As a demonstration, we used the results from 136 LC-MS/MS analyses of a tryptic digest mouse brain sample prefractionated with strong cation exchange chromatography. To refine these data sets, we selected a non-linear, LOWESS-based, additive regression model with the overfitting proof option enabled. Fig. 5 demonstrates an example of a quality control output of the DtaRefinery tool, showing MME residuals as a function of multiple parameters before and after refinement for a typical data set. For this particular LC-MS/MS data set, prediction followed by subtraction of the systematic errors effectively shifted the overall systematic bias from −2.9 to practically 0 ppm and reduced the standard deviation ∼1.5-fold from ∼1.0 to ∼0.65 ppm as evident from another refinement quality control plot (Fig. 6). Note (supplemental Figs. 4 and 5) that linear recalibration is not as efficient as one that is LOWESS-based because there are still some obvious residual trends in the scan number and m/z domains. The resulting decrease in the standard deviation, although also being quite significant, is not as large. For example, according to Expectation Maximization estimates, the standard deviation decreases from 0.96 to 0.85 ppm in linear recalibration mode and decreases to 0.69 ppm in the case of LOWESS.

Fig. 6.

Fig. 6.

Example of typical parent ion mass error distribution histograms before (left, blue) and after (right, green) applying additive regression refining procedure. The bin width is 0.5 ppm. The red dashed line shows the Expectation Maximization (EM) fit of the mixture distribution, modeled as normal for true identifications and uniform for false identifications. The parameters of the mixed model distribution were estimated by an expectation maximization procedure. The light blue dashed line shows the normal distribution with robust estimates of mean and S.D. The maximum allowable deviation improves from about ±5 to ±2 ppm. est., estimate; stdev, standard deviation.

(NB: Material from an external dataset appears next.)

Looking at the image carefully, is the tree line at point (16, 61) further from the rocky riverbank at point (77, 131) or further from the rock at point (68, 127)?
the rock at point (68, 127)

As noted earlier, a stricter requirement for the maximum allowable parent ion mass deviation serves to improve discrimination between true and false peptide identifications (8, 11, 12, 18). Thus, we expect that preprocessing the MS/MS data sets by removing the systematic component of the MME of the precursor ions should appreciably improve the quality of peptide identifications. For example, in the demonstrated case (Fig. 6) on the original data set, one needs to use no less than a ±6-ppm threshold to retain most of the true peptide identifications. However, after refinement, the maximum allowable deviation may be decreased to ±2 ppm, providing the potential for an ∼3-fold decrease in the FDR of peptide identifications with almost no loss of true identifications. The other benefit of reducing the maximum allowable tolerance for parent ion MME may be a reduction in the FNR by including poorly fragmenting peptides that receive MS/MS fragment match scores below a specified score threshold. These peptides have the potential to be matched by loosening MS/MS match score thresholds and simultaneously applying more stringent requirements for parent ion mass deviation.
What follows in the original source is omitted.